A BOP is the natural starting point for small businesses with a physical location or significant physical assets. If you operate a restaurant, retail store, salon, or any business where you have equipment or inventory to protect, a BOP is usually the first policy to buy. The bundled pricing is typically more economical than separate policies.

BOP policies have limits and exclusions. They typically don’t cover flood or earthquake (separate policies). They don’t cover professional liability or workers’ comp. They may have coverage limits that are insufficient for businesses with high-value inventory or equipment. Review the policy limits against your actual asset values.

Other coverages worth knowing

Cyber liability insurance covers costs associated with data breaches, ransomware, and cyberattacks: notification costs, credit monitoring services, forensic investigation, regulatory fines, and business interruption. If your business handles any sensitive customer data (personal information, health records, payment card data), cyber coverage is increasingly important. Standard GL and property policies typically exclude cyber events.

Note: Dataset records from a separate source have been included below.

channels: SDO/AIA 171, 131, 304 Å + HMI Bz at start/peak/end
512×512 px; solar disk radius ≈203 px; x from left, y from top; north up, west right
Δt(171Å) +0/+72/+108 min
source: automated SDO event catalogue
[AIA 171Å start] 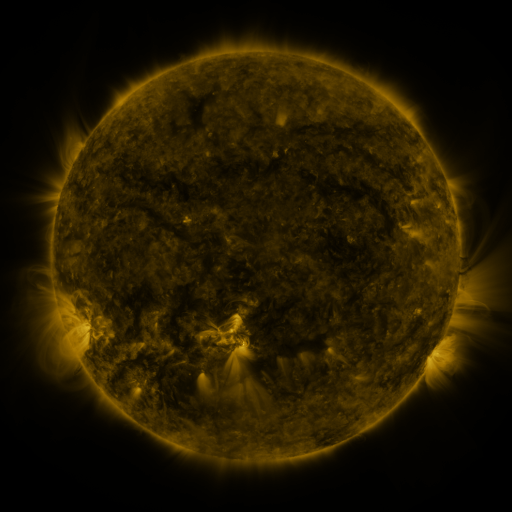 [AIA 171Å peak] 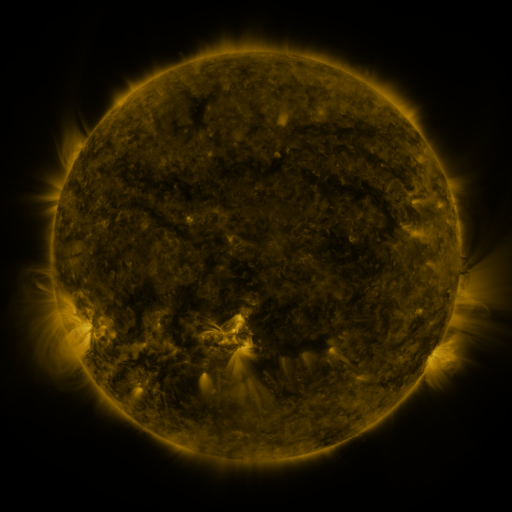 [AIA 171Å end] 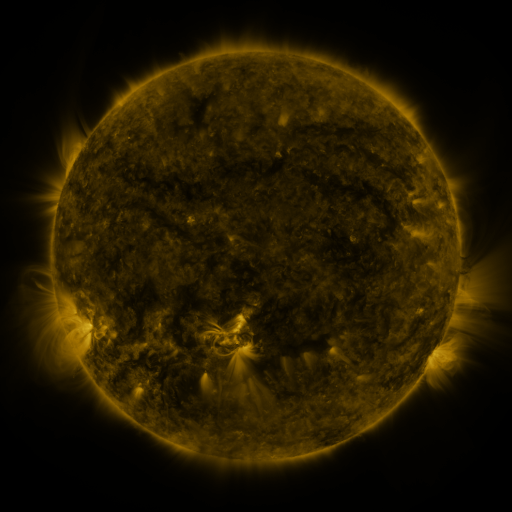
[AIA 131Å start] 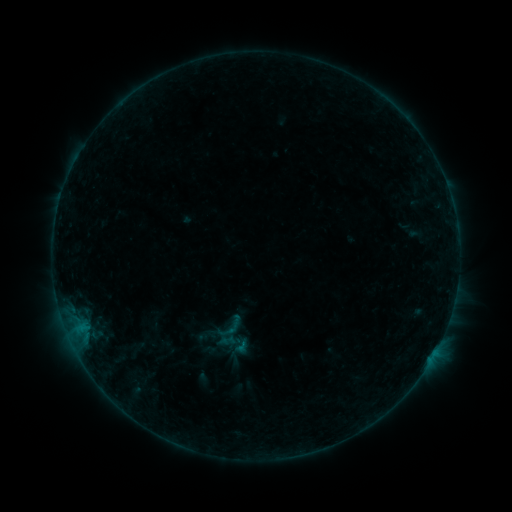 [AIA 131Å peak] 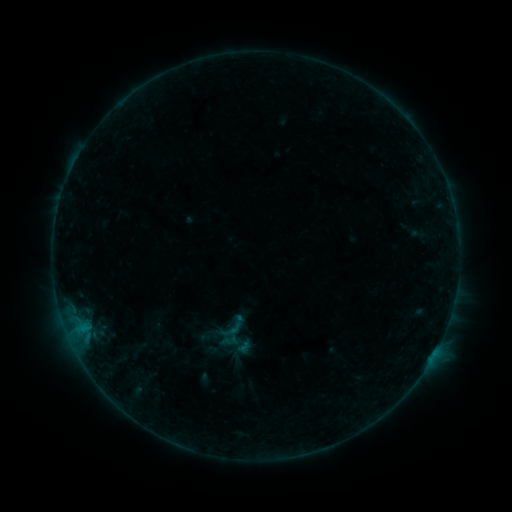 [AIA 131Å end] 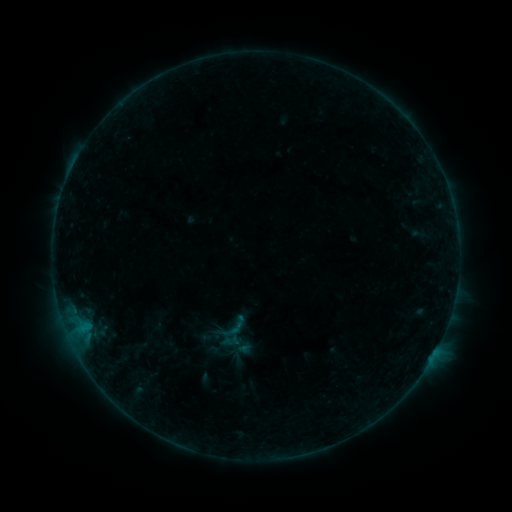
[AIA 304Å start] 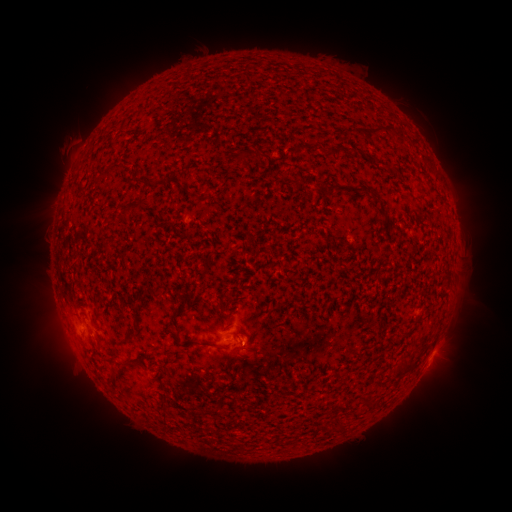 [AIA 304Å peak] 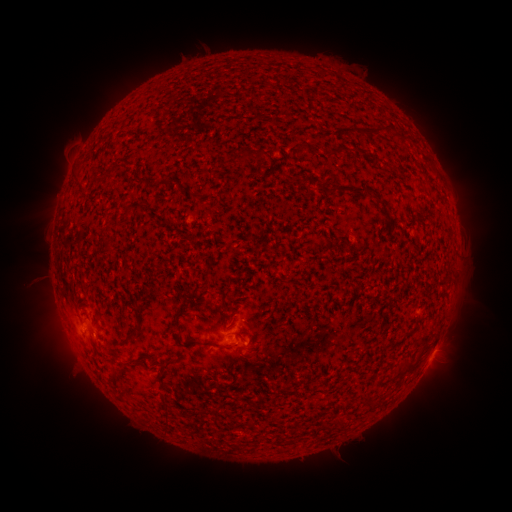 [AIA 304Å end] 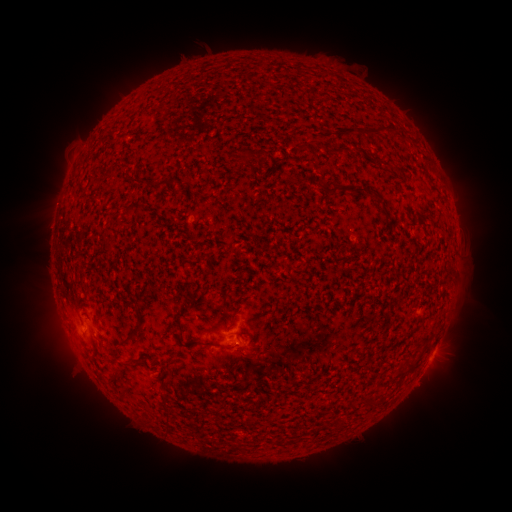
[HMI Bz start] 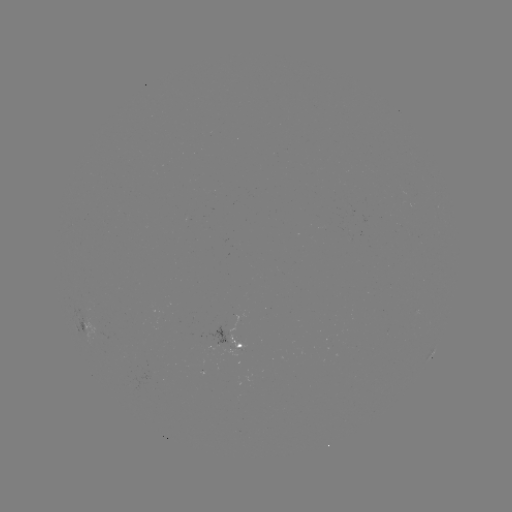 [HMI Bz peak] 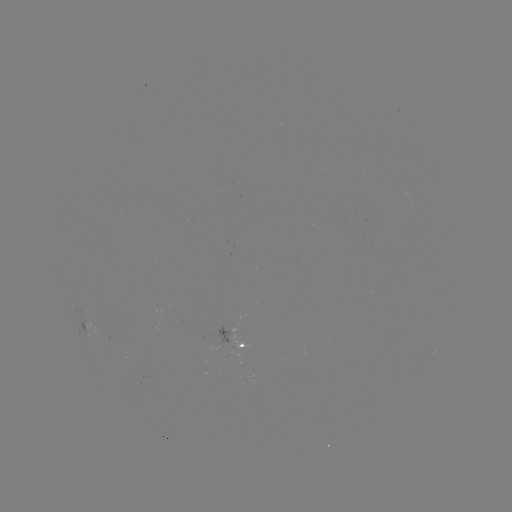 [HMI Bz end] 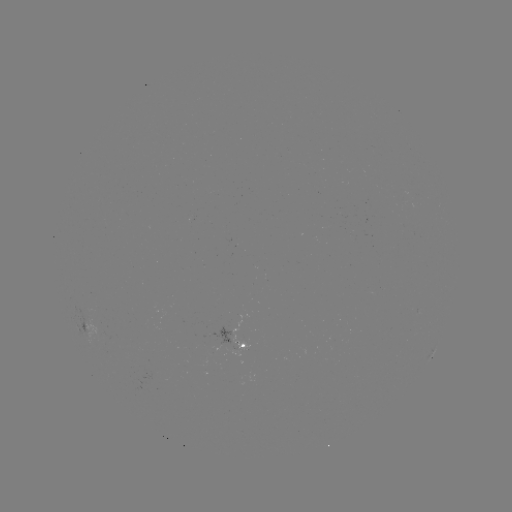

Commercial auto insurance covers vehicles used for business purposes. Your personal auto policy typically excludes business use — if you’re in an accident while delivering goods or driving to a job site in your personal car for business purposes, you may not be covered. Commercial auto or a “business use” endorsement on your personal policy is needed.

Employment practices liability (EPLI) covers claims by employees for wrongful termination, discrimination, harassment, and similar employment disputes. This coverage is more relevant for businesses with multiple employees. It’s worth considering once you have a team and face meaningful employment-related exposure.

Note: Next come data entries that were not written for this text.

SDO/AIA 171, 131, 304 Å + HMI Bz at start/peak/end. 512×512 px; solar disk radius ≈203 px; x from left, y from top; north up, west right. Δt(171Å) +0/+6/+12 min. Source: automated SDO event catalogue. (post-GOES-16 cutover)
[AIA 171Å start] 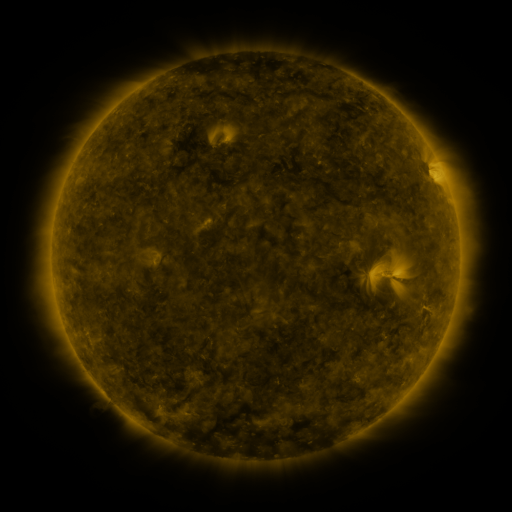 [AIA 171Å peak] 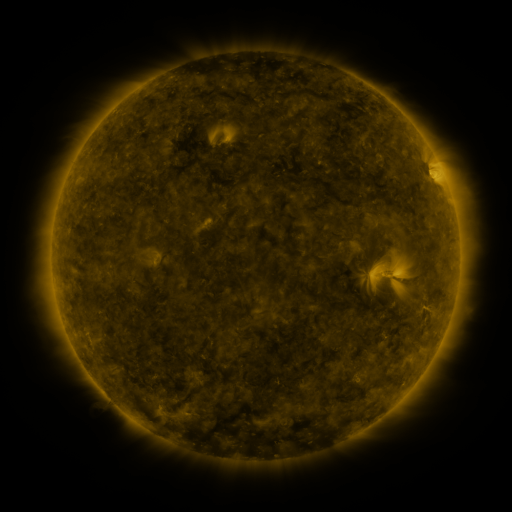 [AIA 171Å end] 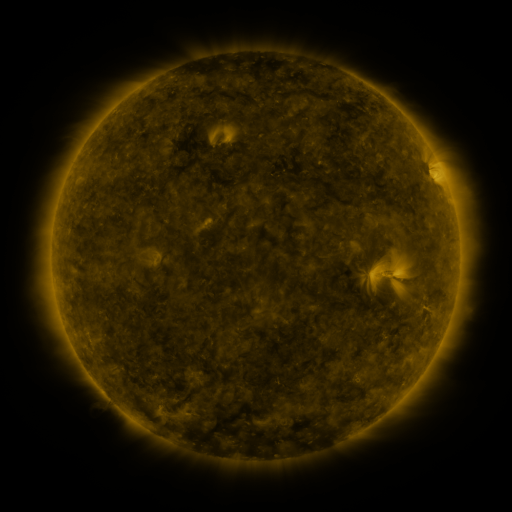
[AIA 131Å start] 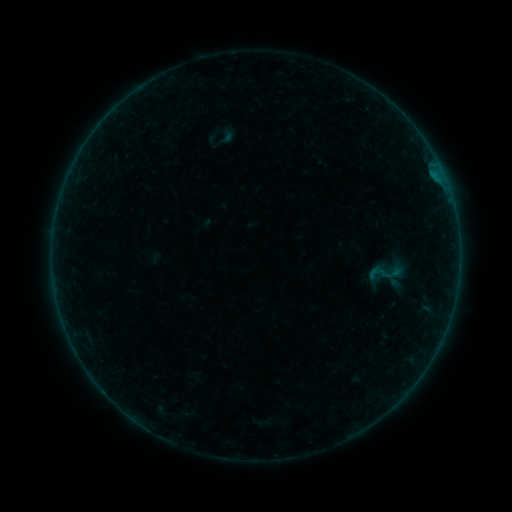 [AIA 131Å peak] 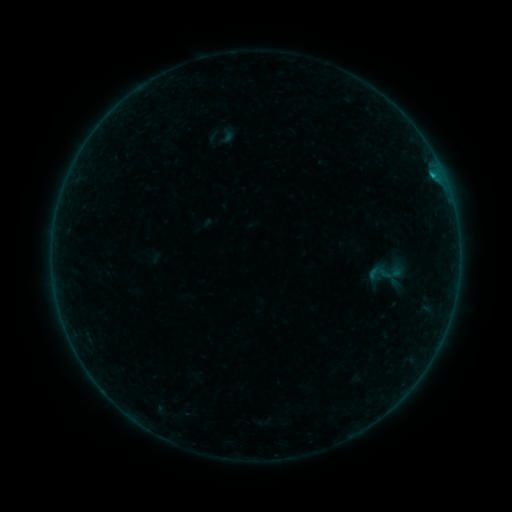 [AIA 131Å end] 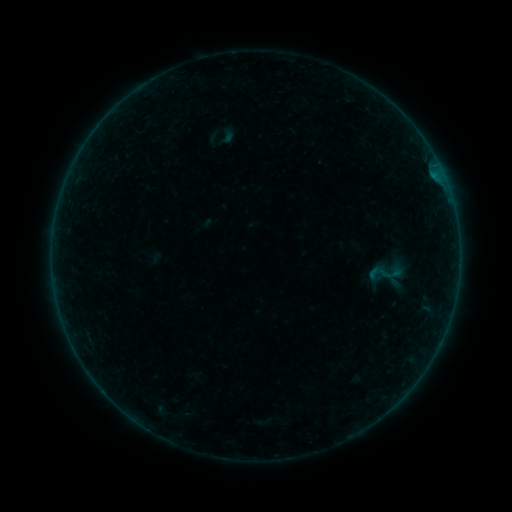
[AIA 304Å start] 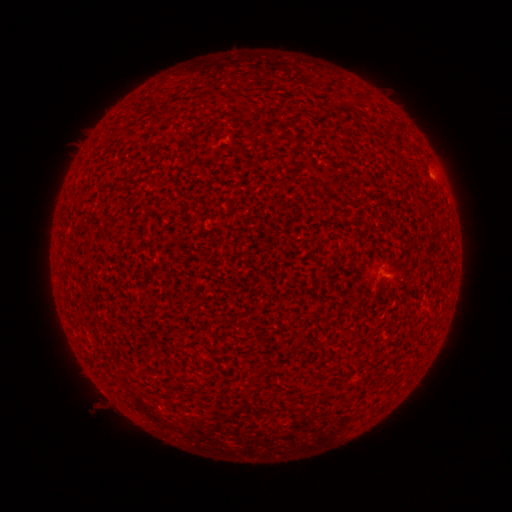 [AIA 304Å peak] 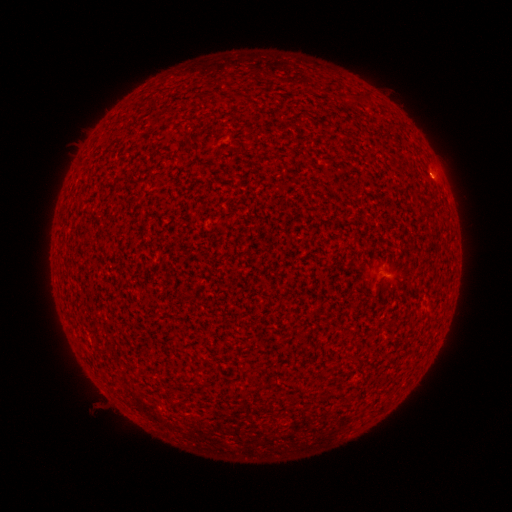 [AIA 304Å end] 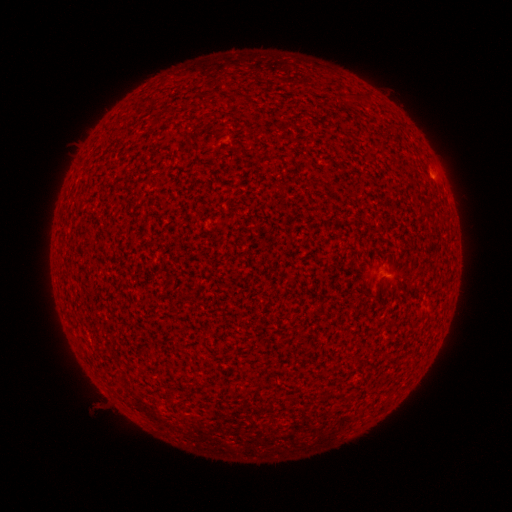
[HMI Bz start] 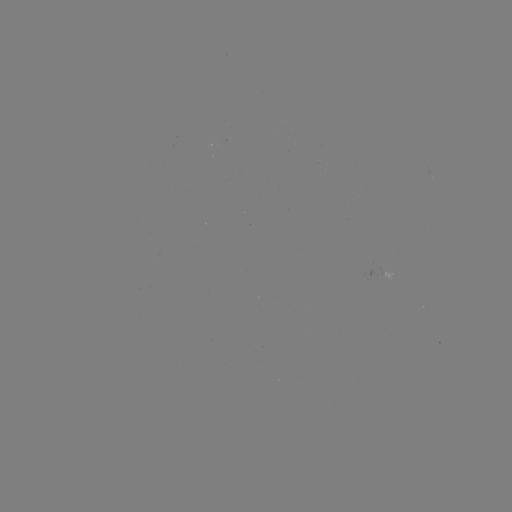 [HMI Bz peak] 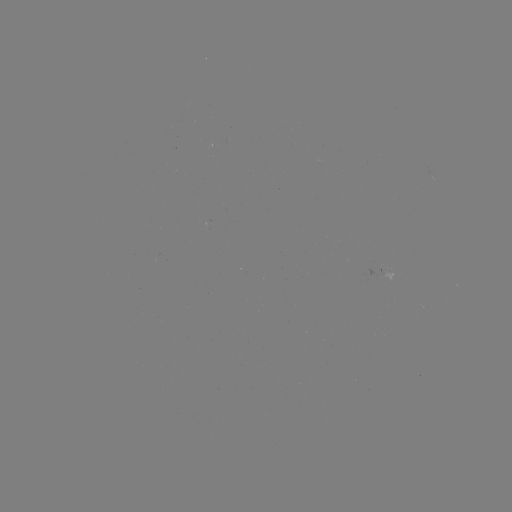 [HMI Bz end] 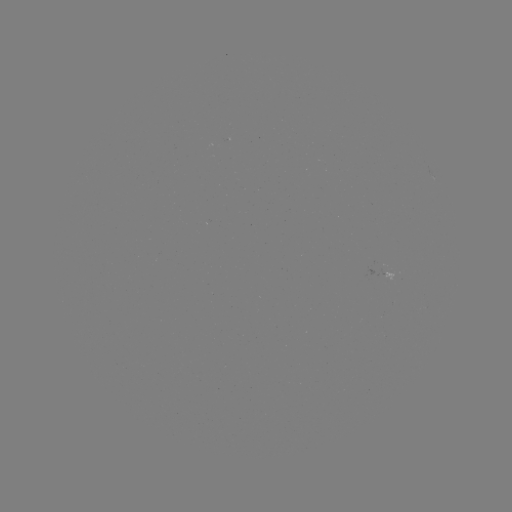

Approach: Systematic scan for B2.6 flare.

How to shop without getting oversold

Insurance agents are paid on commission, which creates incentive to sell you more coverage than you need. To protect yourself, understand what you’re actually exposed to before talking to an agent, and ask specific questions about what each policy covers and — critically — what it excludes.

Get quotes from multiple carriers. Online brokers like Embroker, Next Insurance, and Hiscox make comparison shopping relatively easy for small businesses. For more complex insurance programs, working with an independent broker (who represents multiple carriers, not one) gives you more options than a captive agent (who represents a single carrier).

Ask your existing service providers what coverage they require. If clients require $2M in GL, you need $2M. If commercial tenants require $1M in property coverage, you need at least that. Client and landlord requirements define your minimums; your actual risk determines whether you need more.

Review coverage annually. As your business changes — you add employees, buy equipment, take on larger clients — your insurance needs change too. An annual review with your broker takes an hour and can catch significant gaps.

What to do next

  • 1 If you have employees, verify you have workers' compensation coverage. Non-compliance is a significant risk in most states.
  • 2 If you have a physical location or significant physical assets, a BOP (general liability + property) is the right starting point.
  • 3 If you provide professional services (consulting, design, software, legal, financial), professional liability insurance is important. Standard GL doesn't cover professional mistakes.
  • 4 Ask your clients what insurance requirements they have before you start work. COI requests happen at the start of every engagement.
  • 5 Get quotes from multiple carriers or use an independent broker — not a captive agent who can only offer one carrier's products.